━━ Input rows ━━

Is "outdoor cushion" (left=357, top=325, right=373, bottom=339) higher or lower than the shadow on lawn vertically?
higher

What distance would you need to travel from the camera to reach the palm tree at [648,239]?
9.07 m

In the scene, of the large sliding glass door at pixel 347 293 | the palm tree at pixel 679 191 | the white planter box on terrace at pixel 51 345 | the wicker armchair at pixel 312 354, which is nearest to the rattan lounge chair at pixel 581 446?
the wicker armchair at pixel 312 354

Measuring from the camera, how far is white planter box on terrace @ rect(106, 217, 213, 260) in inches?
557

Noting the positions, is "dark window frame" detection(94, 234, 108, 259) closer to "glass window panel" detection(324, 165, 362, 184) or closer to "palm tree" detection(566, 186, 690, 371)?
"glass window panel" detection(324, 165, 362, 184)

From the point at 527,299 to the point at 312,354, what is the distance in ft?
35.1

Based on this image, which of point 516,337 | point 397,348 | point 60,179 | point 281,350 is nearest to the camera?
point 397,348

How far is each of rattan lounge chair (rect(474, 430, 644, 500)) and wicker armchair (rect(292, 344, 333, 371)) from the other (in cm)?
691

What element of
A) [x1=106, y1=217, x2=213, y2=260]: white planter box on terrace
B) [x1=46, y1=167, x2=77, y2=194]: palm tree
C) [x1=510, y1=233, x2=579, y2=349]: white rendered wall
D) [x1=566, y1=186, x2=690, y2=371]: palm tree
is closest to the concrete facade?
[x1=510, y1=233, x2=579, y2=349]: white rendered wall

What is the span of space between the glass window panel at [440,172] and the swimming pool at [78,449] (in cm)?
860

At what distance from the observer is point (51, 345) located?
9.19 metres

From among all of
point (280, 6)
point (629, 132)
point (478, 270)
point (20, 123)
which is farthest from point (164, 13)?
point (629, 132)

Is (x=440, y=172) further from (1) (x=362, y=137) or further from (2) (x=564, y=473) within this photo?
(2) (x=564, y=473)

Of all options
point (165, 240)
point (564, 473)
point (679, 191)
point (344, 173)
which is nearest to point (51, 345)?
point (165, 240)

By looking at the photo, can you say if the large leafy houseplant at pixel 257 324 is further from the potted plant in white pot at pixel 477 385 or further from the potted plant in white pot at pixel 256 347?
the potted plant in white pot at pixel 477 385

━━━

• Task brief: Copy every one of the entries above word for word, with no changes.

• Output of the exercise:
Is "outdoor cushion" (left=357, top=325, right=373, bottom=339) higher or lower than the shadow on lawn vertically?
higher

What distance would you need to travel from the camera to reach the palm tree at [648,239]?
9.07 m

In the scene, of the large sliding glass door at pixel 347 293 | the palm tree at pixel 679 191 | the white planter box on terrace at pixel 51 345 | the wicker armchair at pixel 312 354, which is nearest to the rattan lounge chair at pixel 581 446?
the wicker armchair at pixel 312 354

Measuring from the camera, how far is white planter box on terrace @ rect(106, 217, 213, 260) in inches?
557

Noting the positions, is "dark window frame" detection(94, 234, 108, 259) closer to "glass window panel" detection(324, 165, 362, 184) or closer to "palm tree" detection(566, 186, 690, 371)?
"glass window panel" detection(324, 165, 362, 184)

From the point at 527,299 to the point at 312,354, what is the distance in ft?
35.1

Based on this image, which of point 516,337 | point 397,348 | point 60,179 | point 281,350 is nearest to the camera?
point 397,348

How far is each of rattan lounge chair (rect(474, 430, 644, 500)) and wicker armchair (rect(292, 344, 333, 371)) from the other (in cm)?
691

What element of
A) [x1=106, y1=217, x2=213, y2=260]: white planter box on terrace
B) [x1=46, y1=167, x2=77, y2=194]: palm tree
C) [x1=510, y1=233, x2=579, y2=349]: white rendered wall
D) [x1=566, y1=186, x2=690, y2=371]: palm tree
is closest to the concrete facade?
[x1=510, y1=233, x2=579, y2=349]: white rendered wall

What is the span of space between the glass window panel at [440,172] and the swimming pool at [78,449] (in cm)?
860

At what distance from the observer is point (51, 345) located?
9.19 metres

From among all of
point (280, 6)
point (629, 132)
point (478, 270)
point (20, 123)
which is farthest from point (164, 13)?
point (629, 132)

Is (x=440, y=172) further from (1) (x=362, y=137) or further from (2) (x=564, y=473) within this photo?
(2) (x=564, y=473)

Of all options
point (165, 240)
point (564, 473)
point (679, 191)
point (344, 173)
which is nearest to point (51, 345)?
point (165, 240)

By looking at the photo, can you say if the large leafy houseplant at pixel 257 324 is further from the potted plant in white pot at pixel 477 385 or further from the potted plant in white pot at pixel 256 347?
the potted plant in white pot at pixel 477 385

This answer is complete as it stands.